I planned an epic walk to Flushing Meadows Park to meet up with a friend from Forest Hills. It took a big gulp of courage to get over my anxiety of seeing people and interacting with people and my fear that an hour plus walk to the park would be full of interactions with people not social distancing (as shorter trips around my neighborhood had been). But I did it and it was good to get out and feel tired from a long walk. It was great to see a human I knew (while masked). 

After letting go of Crash Landing On You, reluctantly, someone on twitter directed me to a period K-drama on Netflix that was a deep dive into Korean history. Mr. Sunshine proved a fun show, in part, at the start and then it deepened with its evolving plot. 

It's a swashbuckling romance between two rooftop assassins in the early 1900s. While Japan, America, and Russia encroached on Korea and the emperor struggled to fend off Japan’s increasing pressure and control, a Korean-American solider (and former Korean slave), Eugene Choi (Lee Byung-hun), returns to Korea and meets a high-born young woman, Go Ae-sin (Kim Tae-ri), who is secretly part of the Righteous Army, a militia trying to fight for Korean freedom. There’s also a Korean-Japanese hotel owner, Hina (Kim Min-Jung), who knows everyone and everything and has a handsome, murderous swordsman, Dong-mae (Yoo Yeon-seok), who protects her. But Dong-mae also has a past with Go Ae-sin. 

It was another show where the well-crafted supporting characters build up the story and provide nuanced comedy alongside the serious business of the period politics and romance. 

Both Mr. Sunshine and Crash Landing have really strong female characters and I found this another reason why these K-dramas were hitting me in the right place. 

There are also three different men in love with Go Ae-Sin. The three men, aware of each other, become frenemies and eventually end up in a catty bromance. 

Something for everyone really. 

Go Ae-Sin also cannot totally focus on romance, because she has a rebellion to win. She’s got a lot on her plate. Passing secret love notes goes on for a while, but the reality of the Japanese encroachment becomes all encompassing. Mr. Sunshine also tracks Korean history and, spoiler alert, things go downhill for Korea in the early 20th century. 

Should have been Hashtag 1910 thoughts. 

As a white American with little knowledge of Korean history, getting to see a perspective on class, identity, imperialism, colonialism, and slavery from a different country’s point-of-view was eye-opening.

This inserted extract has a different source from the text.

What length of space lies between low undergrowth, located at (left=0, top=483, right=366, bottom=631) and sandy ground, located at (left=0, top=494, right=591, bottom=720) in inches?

It reminded me how limited the lens can be in American mass media (also American education) or what we (me) generally consume. 

It got me thinking there was good reason to keep watching K-dramas beyond the obvious pleasure I was getting from them. The shot structure, points of view, and tropes were new to my eyes. But there were many stories I had not encountered before. While things were rough going in real life, I was still up to be challenged by the shows I was watching. I also had a lot to learn. 

Maybe also in a month where everything felt like it was about survival and nothing but seeing a character take some time for romance while the world is crashing down around her (knowing that her cause will always come first) gave me a little hope in these dark days. 

As with Crash Landing, I struggled to finish Mr. Sunshine because I knew how profoundly sad it would be.  The defeats start to add up for the Righteous Army and I dreaded how this might play out on the characters I had grew fond of. I had a good cry at the end. 

When I finished Mr. Sunshine, it happened to coincide with the series Asian Americans running on PBS. In the show, they mentioned a real-life leader in the Korean independence movement, Ahn Changho, who came to America in the early 1900s with his wife and continued to fight for Korea from here. Ahn's daughter, Susan, went on to become a Navy gunnery officer. She was the first Asian American woman in the Navy. She later worked at the NSA. Now I’m totally obsessed with Susan Ahn Cuddy and want someone to make a movie of her life. 

I feel like Go Ae-sin would have been proud to see the next generation of Korean rebels out there.